As a result of the Deficit Reduction Act of 2005, with the average nursing home charging $6,000.00 per month for nursing care, all gifts being subject to a 5 year look-back period and a delayed penalty fuse, and with half-a-loaf gifting plans consuming approximately 50% of a client's spend-down amount, your clients cannot afford to self insure their long-term care costs.

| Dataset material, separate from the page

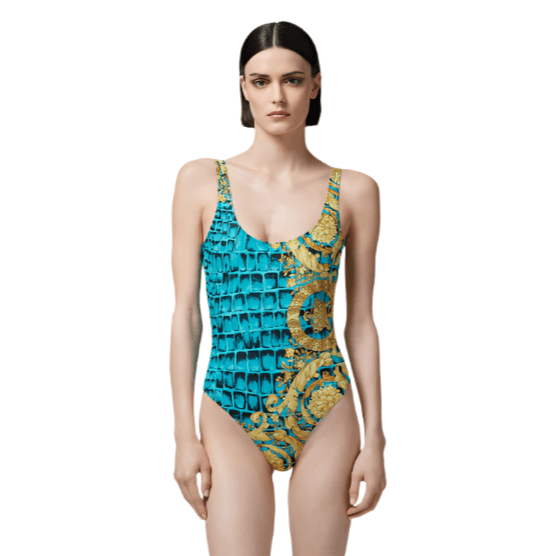 Versace Underwear Blue & Yellow Barrocodile Swimsuit 1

What should your clients do? If your clients can afford to purchase traditional long-term care coverage, and they are healthy enough to get a preferred rating, it is my opinion that traditional long-term care insurance coverage provides the best result, especially if the policy contains non-forfeiture and full return of premium riders. However, in those cases where your clients are not healthy enough to qualify for traditional long-term care coverage, the next best solution would be for them to consider a non-traditional long-term care policy, such as "Money Guard Reserve." This policy is a universal life insurance contract which provides the following 3 key benefits:
- Long-Term Care Coverage
- Money Back Guarantee
- Income Tax Free Death Benefit
To illustrate an example, assume that Alice Smith is 65 years of age, in good health, a non-smoker, and believes that $300,000.00 is necessary to pay for her anticipated long-term care needs. If she self-insures, she will need to retain $300,000.00 of cash assets. With a Money Guard Reserve policy, if she invests $100,000.00, she will be entitled to receive $83,203.00 per year, for 6 years, for her long-term care needs (that's a maximum of $6,934.00 per month benefit - for a potential benefit payout of $499,218.00). In the alternative, if Alice does not require any long-term care needs during her lifetime, and dies with the policy, her beneficiaries will receive $166,406.00 in an income tax free death benefit.
Money Guard Reserve is offered by Lincoln Life and Annuity Company of New York, Syracuse, New York. The company has an AM Best rating of "A+" (2nd highest of 16).